値段に驚かされて話が違う方向にいってしまいましたが、ここまでいかないにしてもかなり高い新薬が日本市場で売られるかも知れません。

おそらく日本人は言いなりで・・・

日本も変わらないといけないのか?

超大国アメリカのトランプだからこうなんだ!と言えますが、今後世界の垣根は益々低くなり、自国だけ良ければという考えももっと通用しなくなることが予想されます。

反面薬価制度のようにそれが出来た我が国の歴史もありますし、簡単に外国のやり方にすぐに対処出来るかと言われれば大いに疑問でもあります。問題はあるものの、総合的に見れば素晴らしい制度だといえます。そういう意味でも非常に難しい問題だと思います。

しかし一つ言えることは、我が国の問題なんでほっといて、とは言えない環境に世界はなっているということです。インターネットがどんどん普及し、世界の垣根はなくなりつつあります。

また日本が素晴らしいと聞けば、その人は必ず観光に来るでしょう。そして友人に一生懸命良かった点を話し、またその友人が何人かの人と一緒に来ます。この動きは決して止められません。私自身も数年前と比べても、海外の知識は年を増すごとに増えていきます。

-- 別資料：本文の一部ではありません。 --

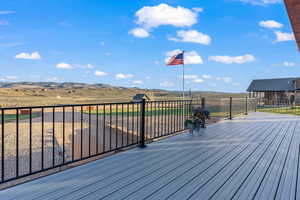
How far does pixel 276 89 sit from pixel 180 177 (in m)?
27.9

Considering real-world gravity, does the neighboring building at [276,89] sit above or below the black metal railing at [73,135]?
above

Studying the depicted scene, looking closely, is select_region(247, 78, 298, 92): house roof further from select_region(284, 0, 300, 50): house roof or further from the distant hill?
the distant hill

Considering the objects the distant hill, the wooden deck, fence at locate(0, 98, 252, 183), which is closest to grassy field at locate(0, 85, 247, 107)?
fence at locate(0, 98, 252, 183)

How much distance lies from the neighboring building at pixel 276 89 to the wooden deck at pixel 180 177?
21914mm

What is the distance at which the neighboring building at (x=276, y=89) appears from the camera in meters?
23.5

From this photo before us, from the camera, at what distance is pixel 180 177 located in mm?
2514

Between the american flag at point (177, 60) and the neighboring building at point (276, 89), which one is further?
the neighboring building at point (276, 89)

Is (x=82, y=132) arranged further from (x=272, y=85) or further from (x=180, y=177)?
(x=272, y=85)

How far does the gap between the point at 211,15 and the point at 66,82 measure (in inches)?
1371

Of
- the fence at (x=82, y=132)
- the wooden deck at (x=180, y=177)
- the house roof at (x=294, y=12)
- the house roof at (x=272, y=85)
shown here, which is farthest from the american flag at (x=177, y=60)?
the house roof at (x=272, y=85)

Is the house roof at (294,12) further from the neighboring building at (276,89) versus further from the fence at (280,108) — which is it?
the neighboring building at (276,89)

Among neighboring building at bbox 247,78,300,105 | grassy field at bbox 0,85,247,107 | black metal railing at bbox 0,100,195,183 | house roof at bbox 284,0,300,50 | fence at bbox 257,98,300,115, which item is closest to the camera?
house roof at bbox 284,0,300,50

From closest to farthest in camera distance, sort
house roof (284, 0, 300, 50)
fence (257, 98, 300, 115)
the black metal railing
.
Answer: house roof (284, 0, 300, 50) → the black metal railing → fence (257, 98, 300, 115)

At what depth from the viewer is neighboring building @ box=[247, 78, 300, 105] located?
23.5m
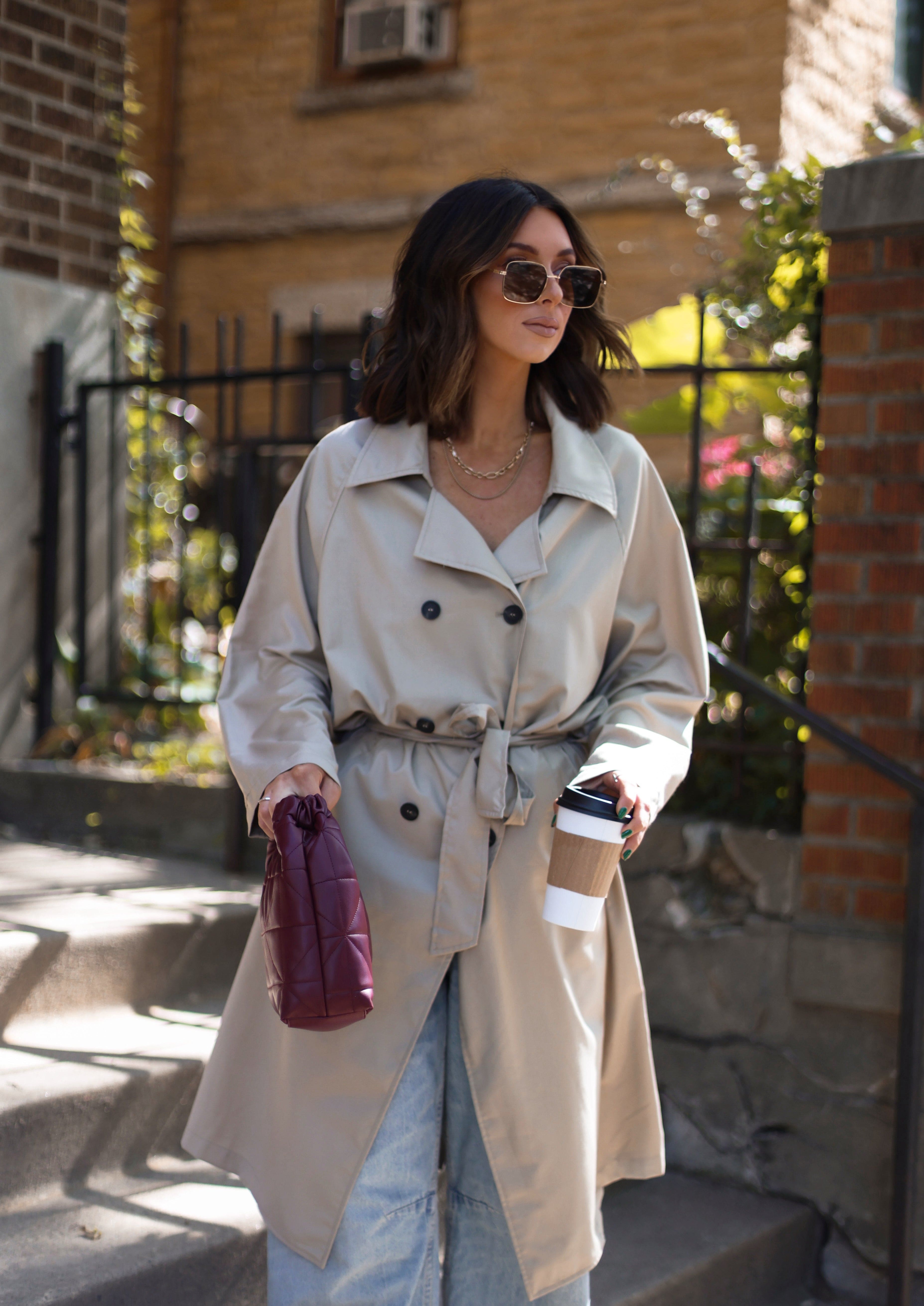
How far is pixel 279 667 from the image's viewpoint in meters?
2.00

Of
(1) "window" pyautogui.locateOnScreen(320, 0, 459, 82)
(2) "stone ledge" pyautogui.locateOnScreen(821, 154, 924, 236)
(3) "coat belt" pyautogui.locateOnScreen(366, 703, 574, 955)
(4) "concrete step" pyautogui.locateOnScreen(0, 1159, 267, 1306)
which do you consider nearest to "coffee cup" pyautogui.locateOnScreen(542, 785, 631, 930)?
(3) "coat belt" pyautogui.locateOnScreen(366, 703, 574, 955)

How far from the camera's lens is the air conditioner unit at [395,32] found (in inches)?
336

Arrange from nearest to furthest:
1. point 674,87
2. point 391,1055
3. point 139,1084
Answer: point 391,1055
point 139,1084
point 674,87

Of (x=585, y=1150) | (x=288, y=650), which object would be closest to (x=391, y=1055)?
(x=585, y=1150)

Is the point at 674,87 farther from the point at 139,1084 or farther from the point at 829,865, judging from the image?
the point at 139,1084

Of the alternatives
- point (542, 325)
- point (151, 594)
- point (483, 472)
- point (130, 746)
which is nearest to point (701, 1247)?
point (483, 472)

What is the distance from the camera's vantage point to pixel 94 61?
446 cm

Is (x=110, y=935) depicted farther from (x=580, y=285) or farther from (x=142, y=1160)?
(x=580, y=285)

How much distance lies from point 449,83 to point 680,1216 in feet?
24.5

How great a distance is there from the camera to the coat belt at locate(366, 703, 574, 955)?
1907 mm

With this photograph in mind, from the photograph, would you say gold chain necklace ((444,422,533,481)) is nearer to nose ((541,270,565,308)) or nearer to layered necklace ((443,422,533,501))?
layered necklace ((443,422,533,501))

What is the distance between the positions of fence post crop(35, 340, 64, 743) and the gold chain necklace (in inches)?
103

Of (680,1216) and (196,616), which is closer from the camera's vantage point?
(680,1216)

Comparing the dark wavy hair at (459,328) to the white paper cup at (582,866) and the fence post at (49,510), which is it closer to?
the white paper cup at (582,866)
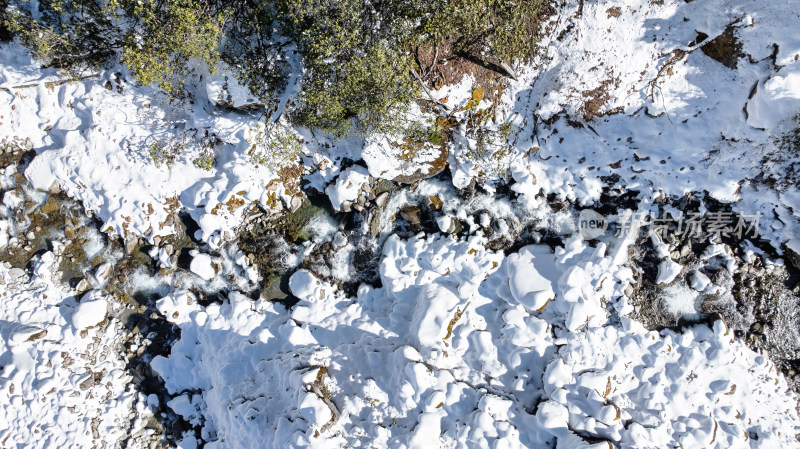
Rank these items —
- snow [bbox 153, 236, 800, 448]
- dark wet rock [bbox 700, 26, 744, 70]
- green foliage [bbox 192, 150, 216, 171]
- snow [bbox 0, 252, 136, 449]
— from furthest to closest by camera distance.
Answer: snow [bbox 0, 252, 136, 449] → green foliage [bbox 192, 150, 216, 171] → snow [bbox 153, 236, 800, 448] → dark wet rock [bbox 700, 26, 744, 70]

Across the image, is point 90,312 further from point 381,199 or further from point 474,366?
point 474,366

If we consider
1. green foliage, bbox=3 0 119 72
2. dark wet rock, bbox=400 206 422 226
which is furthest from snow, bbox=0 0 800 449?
green foliage, bbox=3 0 119 72

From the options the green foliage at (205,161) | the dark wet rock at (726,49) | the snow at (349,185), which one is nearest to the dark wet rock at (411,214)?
the snow at (349,185)

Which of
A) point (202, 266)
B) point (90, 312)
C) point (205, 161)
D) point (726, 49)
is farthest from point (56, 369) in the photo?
point (726, 49)

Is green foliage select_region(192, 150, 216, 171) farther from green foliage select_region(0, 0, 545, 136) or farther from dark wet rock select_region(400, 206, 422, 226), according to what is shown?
dark wet rock select_region(400, 206, 422, 226)

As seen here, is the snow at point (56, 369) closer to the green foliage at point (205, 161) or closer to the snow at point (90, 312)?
the snow at point (90, 312)

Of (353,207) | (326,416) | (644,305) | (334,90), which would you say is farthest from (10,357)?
(644,305)

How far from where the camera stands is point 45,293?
6.84 meters

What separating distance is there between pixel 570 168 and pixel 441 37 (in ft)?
9.26

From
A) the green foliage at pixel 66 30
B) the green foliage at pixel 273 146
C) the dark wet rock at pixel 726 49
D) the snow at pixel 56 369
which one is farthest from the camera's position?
the snow at pixel 56 369

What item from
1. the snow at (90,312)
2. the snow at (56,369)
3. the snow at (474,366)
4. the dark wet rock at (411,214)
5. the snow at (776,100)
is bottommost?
the snow at (56,369)

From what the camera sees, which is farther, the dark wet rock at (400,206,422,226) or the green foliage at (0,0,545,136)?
the dark wet rock at (400,206,422,226)

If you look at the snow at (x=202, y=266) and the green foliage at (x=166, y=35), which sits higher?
the green foliage at (x=166, y=35)

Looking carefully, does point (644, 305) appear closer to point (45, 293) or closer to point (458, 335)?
point (458, 335)
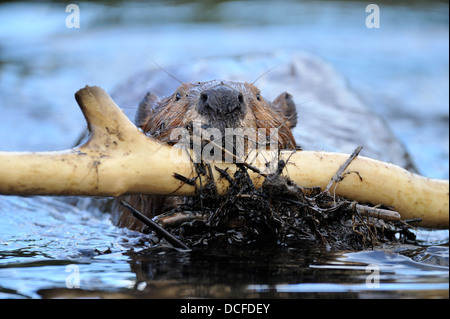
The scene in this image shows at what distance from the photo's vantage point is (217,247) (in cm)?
278

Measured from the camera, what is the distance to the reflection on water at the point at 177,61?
7.72 ft

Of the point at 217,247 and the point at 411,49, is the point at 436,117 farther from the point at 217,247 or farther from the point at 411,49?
the point at 217,247

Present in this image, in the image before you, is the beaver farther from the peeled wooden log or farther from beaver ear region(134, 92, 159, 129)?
the peeled wooden log

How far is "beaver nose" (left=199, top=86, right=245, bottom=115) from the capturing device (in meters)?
2.78

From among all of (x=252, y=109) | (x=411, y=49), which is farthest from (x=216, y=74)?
(x=411, y=49)

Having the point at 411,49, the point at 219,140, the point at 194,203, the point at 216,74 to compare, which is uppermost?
the point at 411,49

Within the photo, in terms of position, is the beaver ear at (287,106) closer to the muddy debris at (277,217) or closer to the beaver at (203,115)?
the beaver at (203,115)

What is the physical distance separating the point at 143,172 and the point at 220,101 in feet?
1.63

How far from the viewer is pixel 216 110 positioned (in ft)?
9.11

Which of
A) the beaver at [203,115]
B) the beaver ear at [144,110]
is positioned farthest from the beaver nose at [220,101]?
the beaver ear at [144,110]

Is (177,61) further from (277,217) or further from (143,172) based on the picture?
(143,172)

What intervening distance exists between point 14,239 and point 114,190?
1037mm

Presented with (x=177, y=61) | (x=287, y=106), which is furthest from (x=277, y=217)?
(x=177, y=61)

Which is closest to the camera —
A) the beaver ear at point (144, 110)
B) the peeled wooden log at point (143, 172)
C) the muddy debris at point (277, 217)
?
the peeled wooden log at point (143, 172)
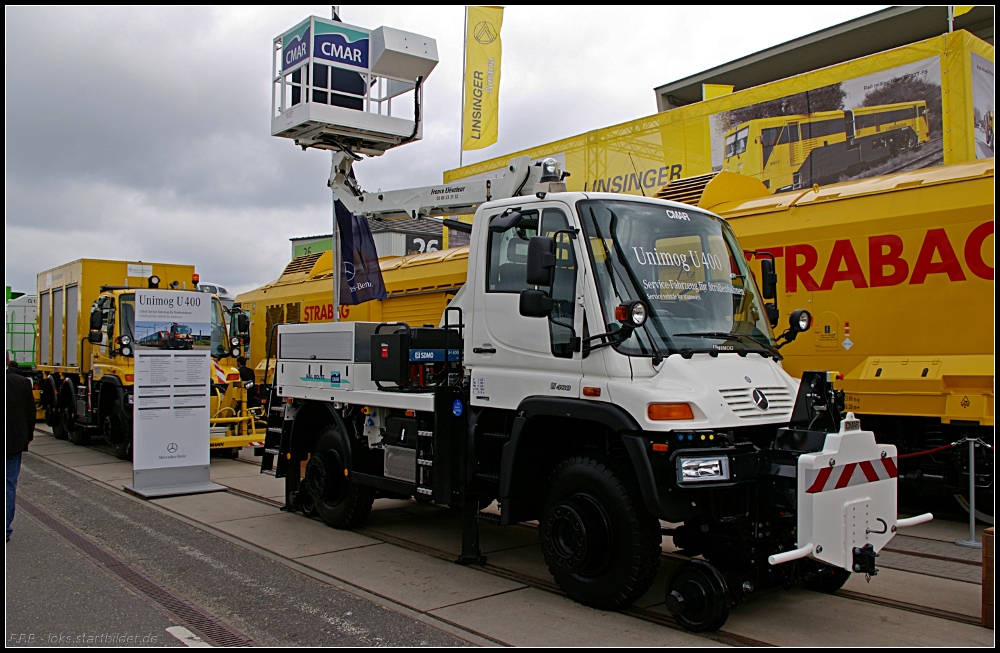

この先どう変わるかはわかりませんが、少なくとも私たちは良いと思うものを良いと言えるような気持ちは持っておきたい。

医療も同様にこの先5年で大きく変わると思います。wen予約や問診が主流になり、医療を提供する側はより患者さんを診れるようになっていくでしょう。

「昔の病院って酷かったね。今思うと・・・」

こう言える未来はもう少し。わからない事もたくさんありますが、夢を忘れずに挑戦していってほしいと思います。

それでは、また次号でお会いしましょう!


編集後記

今日のブログはいつもと違い、先日Youtubeで見た「日本の薬事情」を中心に書かせて頂きました。アメリカに言われれば簡単には断れない、そういう関係をまた嫌が応にも思い知らされた気がしますね。

話は変わりますが、天候が良いので半年越しのランドナー(長距離用の自転車)を直してまた載ってみようかな。これから約1か月は雨が多くなってくるので、お天気の良い日を探してまた田んぼ道や市街地を乗ってみますね。